▶ Request: In the mailing-list post below, condense the quoted paragraph that begins "I have a repetative task" into one shorter sentence that keeps its main facts.

[R] Trying to make code more efficient
Brian Diggs
diggsb at ohsu.edu
Mon Jun 13 20:42:27 CEST 2011
On 6/9/2011 12:27 PM, Abraham Mathew wrote:
> I have a repetative task in R and i'm trying to find a more efficient way to
> perform
> the following task.
>
>
> lst<- list(roots = c("car insurance", "auto insurance"),
> roots2 = c("insurance"), prefix = c("cheap", "budget"),
> prefix2 = c("low cost"), suffix = c("quote", "quotes"),
> suffix2 = c("rate", "rates"), suffix3 = c("comparison"),
> state = c(state), inscompany = c(inscompany), city=c(city),
> cityst = c(cityst), agency=c(agency))
This is not reproducible since we don't have state, inscompany, etc.
> myone<- function(x, y) {
> m1<- do.call(paste, expand.grid(lst[[x]], lst[[y]]))

▶ Dataset excerpts:

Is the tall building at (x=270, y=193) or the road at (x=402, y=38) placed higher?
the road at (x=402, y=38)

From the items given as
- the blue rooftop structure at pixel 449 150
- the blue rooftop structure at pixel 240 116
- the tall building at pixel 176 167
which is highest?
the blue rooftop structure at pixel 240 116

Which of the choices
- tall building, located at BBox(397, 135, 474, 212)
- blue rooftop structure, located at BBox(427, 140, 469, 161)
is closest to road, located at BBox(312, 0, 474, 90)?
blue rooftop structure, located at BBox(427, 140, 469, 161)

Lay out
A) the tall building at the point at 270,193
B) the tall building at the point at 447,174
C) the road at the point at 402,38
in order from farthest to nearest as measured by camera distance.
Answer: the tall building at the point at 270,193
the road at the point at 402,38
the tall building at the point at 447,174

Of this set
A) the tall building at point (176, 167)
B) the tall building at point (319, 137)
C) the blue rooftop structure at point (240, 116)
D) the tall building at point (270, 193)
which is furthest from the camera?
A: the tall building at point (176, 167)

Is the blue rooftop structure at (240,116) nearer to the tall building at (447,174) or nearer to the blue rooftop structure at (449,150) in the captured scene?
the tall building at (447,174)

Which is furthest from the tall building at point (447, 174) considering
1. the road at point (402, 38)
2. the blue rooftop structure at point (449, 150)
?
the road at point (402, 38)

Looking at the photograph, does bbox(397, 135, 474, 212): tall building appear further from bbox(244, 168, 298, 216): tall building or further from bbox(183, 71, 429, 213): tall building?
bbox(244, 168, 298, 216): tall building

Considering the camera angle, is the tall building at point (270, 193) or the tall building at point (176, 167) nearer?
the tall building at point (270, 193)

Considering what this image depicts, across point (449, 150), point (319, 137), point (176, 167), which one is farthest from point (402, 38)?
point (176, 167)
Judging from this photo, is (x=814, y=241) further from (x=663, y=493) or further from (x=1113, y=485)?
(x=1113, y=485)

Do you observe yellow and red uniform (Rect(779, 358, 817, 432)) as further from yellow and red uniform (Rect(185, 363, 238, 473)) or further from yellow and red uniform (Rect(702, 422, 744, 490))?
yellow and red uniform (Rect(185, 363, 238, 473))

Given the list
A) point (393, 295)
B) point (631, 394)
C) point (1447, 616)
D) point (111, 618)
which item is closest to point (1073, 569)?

▶ Exercise result: Abraham Mathew seeks a more efficient way to perform a repetitive task in R.